• **COMPLETE THE FOLLOWING**:
a. Please retype the comments on marriage incentives from "It seems to" up to and including "and the cynical....".
b. Name every person the comments on marriage incentives mention by name, counting each person once.

• **READING TEXT**:

┄┄┄┄┄┄┄┄┄┄┄┄┄┄┄┄┄┄┄┄

It seems to me that far from there being too much conservative moralising from those that favour marriage, what we face instead is an awful lot of liberal moralising from those that wish to laud cohabitation. And this liberal moralising has got in the way of good practical policy-making for far too long.

Not to mention the judicial moralising which has turned the UK's divorce courts into a one-armed bandit tuned to jackpot for the greedy and the cynical....

A single parent needs more support than a couple. IDS’s plan to give tax and benefit incentives for marriage inevitably means that support for single parents comparatively decreases. Inescapably, children of single parents, for whom life is apparently hardest, will find it gets harder.

The premise for promoting marriage is that children from single-parent families have statistically worse outcomes. While that statistic is true, it does not follow that marriage is a cure. Could you rule out, for example, that a parent’s ability to make good choices is a greater factor? How about a parent’s ability to care?

The idea that people choose to become single parents and that a tax incentive is going to reverse that choice is utterly bizarre! It could only be held by somebody who’s forgotten or never known how much hard work children are. Try looking after two young children single-handed for a week, and then decide whether you’d accept that job for £2,000 a year.

Iain Duncan Smith has just been on the Daily Politics discussing the report and Andrew Neill introduced the item as "the top political story of the day and perhaps of our time".

Actually there wasn't any simplistic moralising about what IDS had to say, this wasn't an attack on single parents or unmarried couples, what it was frankly was an ackowledgment that family breakdown can have consequences in terms of poverty, child welfare, drug and Alcohol addiction and criminality.

IDS actually played down the significance of tax breaks for married couples, in that whilst it may help prevent family breakdown that can be caused by families becoming heavily in debt,it was just one recommendation among 190 and shouldn't dwarf the rest of the report.

The point is, Mark, that at our sort of income level, this type of fiscal incentive makes no difference.

At an income level of say, £15,000 a year, it does. People like Frank Field have pointed out that at that level, the tax and benefits system severely penalises people who choose to get married, so it's reasonable to redress the balance.

Two parent families should be in the same tax / benefit position, whether they are married or not.

We should be promoting flat taxes. People below, say, £20,000 should be exempt from most taxes. I don't doubt that a lot of time and effort went in the report. Nor do I doubt IDS's sincerity. But, on the whole, they're muddled headline-catching ideas designed to appeal to Sun and Mail readers of a certian generation and class.

Chris King make some very valid points.

I just love this initiative and everything that comes with it.

So much has broken down in our society. I think ultimately the five family evils IDS talks about are major contributory factors which impact upon student behaviour/academic attainment in schools and anti-social in our communities. The work that IDS has done looks very promising indeed and I do feel optimistic that he (and his team) have cracked it.

I know someone who worked at CSJ and they have all worked very hard on this project - so, bloody fantastic to them!

There is so much that is currently wrong, the system does appear to be weighted against many people, especially low income families. It is really astonishing that low income couples are financially better off if they live apart. The system is fundamentally flawed with low income families being penalised.

Counselling/practical support for young couples starting out is an excellent idea. Many young couples are really quite naïve and do have a tendency to get into debt because they have never had to manage a budget before, and let’s face it increasing council tax and energy bills are making things less manageable for many folk.

┄┄┄┄┄┄┄┄┄┄┄┄┄┄┄┄┄┄┄┄

• **DATA LINES**:
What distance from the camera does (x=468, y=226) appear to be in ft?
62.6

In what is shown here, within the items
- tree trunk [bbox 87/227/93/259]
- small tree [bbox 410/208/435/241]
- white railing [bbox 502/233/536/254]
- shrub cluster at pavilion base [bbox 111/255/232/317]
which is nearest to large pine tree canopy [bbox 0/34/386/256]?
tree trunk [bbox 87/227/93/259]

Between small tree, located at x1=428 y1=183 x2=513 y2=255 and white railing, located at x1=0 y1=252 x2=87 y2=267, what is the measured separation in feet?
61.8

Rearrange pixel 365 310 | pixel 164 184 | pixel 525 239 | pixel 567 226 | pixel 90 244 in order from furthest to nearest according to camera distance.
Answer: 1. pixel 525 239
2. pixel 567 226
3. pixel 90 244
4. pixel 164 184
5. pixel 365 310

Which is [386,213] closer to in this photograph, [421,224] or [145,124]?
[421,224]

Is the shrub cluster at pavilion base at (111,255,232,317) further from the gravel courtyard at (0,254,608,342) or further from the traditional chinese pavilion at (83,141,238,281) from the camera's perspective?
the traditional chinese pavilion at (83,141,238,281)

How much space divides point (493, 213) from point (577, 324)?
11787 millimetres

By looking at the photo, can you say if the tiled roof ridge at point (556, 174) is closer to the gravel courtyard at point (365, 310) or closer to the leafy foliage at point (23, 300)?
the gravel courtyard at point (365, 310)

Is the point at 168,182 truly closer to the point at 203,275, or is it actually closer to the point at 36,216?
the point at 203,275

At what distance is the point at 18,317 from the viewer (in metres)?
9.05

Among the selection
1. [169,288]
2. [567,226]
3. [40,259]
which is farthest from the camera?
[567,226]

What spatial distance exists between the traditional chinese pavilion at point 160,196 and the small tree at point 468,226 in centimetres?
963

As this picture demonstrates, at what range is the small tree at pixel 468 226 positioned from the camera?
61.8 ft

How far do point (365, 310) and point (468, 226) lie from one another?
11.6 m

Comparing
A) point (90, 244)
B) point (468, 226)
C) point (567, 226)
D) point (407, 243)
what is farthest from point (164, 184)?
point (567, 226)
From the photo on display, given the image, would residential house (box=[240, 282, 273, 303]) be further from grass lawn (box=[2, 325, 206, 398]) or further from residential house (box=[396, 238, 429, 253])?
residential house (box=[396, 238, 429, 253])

┄┄┄┄┄┄┄┄┄┄┄┄┄┄┄┄┄┄┄┄

• **RESPONSES BY TASK**:
a.
It seems to me that far from there being too much conservative moralising from those that favour marriage, what we face instead is an awful lot of liberal moralising from those that wish to laud cohabitation. And this liberal moralising has got in the way of good practical policy-making for far too long.

Not to mention the judicial moralising which has turned the UK's divorce courts into a one-armed bandit tuned to jackpot for the greedy and the cynical....

b. Iain Duncan Smith (IDS), Andrew Neill, Mark, Frank Field, Chris King